Romanian literary critic and historian (1933–2022)

Eugen Simion (25 May 1933 – 18 October 2022) was a Romanian literary critic and historian, editor, essayist and academic.

Born in Chiojdeanca, Prahova County, the son of two farmers, Simion completed his secondary education at the Saints Peter and Paul High School in Ploiești.

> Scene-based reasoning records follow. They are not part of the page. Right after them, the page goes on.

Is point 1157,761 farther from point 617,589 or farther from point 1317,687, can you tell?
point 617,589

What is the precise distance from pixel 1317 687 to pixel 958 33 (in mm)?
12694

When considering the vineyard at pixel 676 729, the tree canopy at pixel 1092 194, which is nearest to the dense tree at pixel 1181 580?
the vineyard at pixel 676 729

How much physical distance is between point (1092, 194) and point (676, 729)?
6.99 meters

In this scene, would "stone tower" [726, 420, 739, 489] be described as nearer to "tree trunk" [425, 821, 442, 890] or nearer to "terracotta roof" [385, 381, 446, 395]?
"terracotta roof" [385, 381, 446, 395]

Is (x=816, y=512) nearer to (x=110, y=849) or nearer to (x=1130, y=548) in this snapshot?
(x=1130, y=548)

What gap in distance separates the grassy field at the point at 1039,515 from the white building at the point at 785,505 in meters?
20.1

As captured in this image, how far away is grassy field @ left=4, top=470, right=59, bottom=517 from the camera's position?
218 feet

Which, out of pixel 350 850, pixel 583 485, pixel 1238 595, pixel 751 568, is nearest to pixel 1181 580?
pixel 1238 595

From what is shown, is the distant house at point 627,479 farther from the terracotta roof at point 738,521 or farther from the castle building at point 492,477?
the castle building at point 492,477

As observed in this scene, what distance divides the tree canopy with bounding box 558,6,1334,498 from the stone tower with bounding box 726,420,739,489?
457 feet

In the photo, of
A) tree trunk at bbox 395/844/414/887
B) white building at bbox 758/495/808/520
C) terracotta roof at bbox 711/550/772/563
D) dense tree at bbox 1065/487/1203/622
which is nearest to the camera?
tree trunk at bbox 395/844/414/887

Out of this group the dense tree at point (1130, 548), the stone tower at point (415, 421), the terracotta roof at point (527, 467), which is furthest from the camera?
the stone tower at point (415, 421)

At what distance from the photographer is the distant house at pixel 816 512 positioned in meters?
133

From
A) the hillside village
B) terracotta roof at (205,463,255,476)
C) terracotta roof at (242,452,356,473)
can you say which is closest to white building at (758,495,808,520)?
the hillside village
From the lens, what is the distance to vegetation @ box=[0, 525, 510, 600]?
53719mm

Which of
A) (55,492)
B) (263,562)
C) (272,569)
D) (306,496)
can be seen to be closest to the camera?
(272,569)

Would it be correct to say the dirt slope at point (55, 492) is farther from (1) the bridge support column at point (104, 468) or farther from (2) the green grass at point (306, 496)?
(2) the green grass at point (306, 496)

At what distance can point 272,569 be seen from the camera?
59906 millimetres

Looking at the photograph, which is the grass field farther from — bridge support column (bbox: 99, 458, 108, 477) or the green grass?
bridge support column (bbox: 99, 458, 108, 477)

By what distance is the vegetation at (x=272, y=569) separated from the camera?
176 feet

He then studied philology at the University of Bucharest, and made his professional debut as a literary critic in 1960, collaborating with the journals Tribuna and Gazeta literară. With his first book, Proza lui Eminescu, published in 1964, he was awarded the literary criticism prize of the Uniunii Scriitorilor (the Romanian Writers' Union). The same year he started working in his alma mater, first as an assistant, later as a lecturer, and from 1990 as a professor. He also held courses on Romanian culture and civilisation at the Sorbonne University between 1970 and 1973.

Simion's body of work includes numerous monographs, essays, curation of anthologies as well as over 3,000 published articles and studies. A full member of the Romanian Academy since 1992, he served as president of the organization for two consecutive mandates, from 1998 to 2006, when he was nominated President of the Philology and Literature Department of the academy, a role which he served until his death. He died on 18 October 2022 at the Elias Hospital, aged 89, and was buried at Bellu Cemetery, in Bucharest.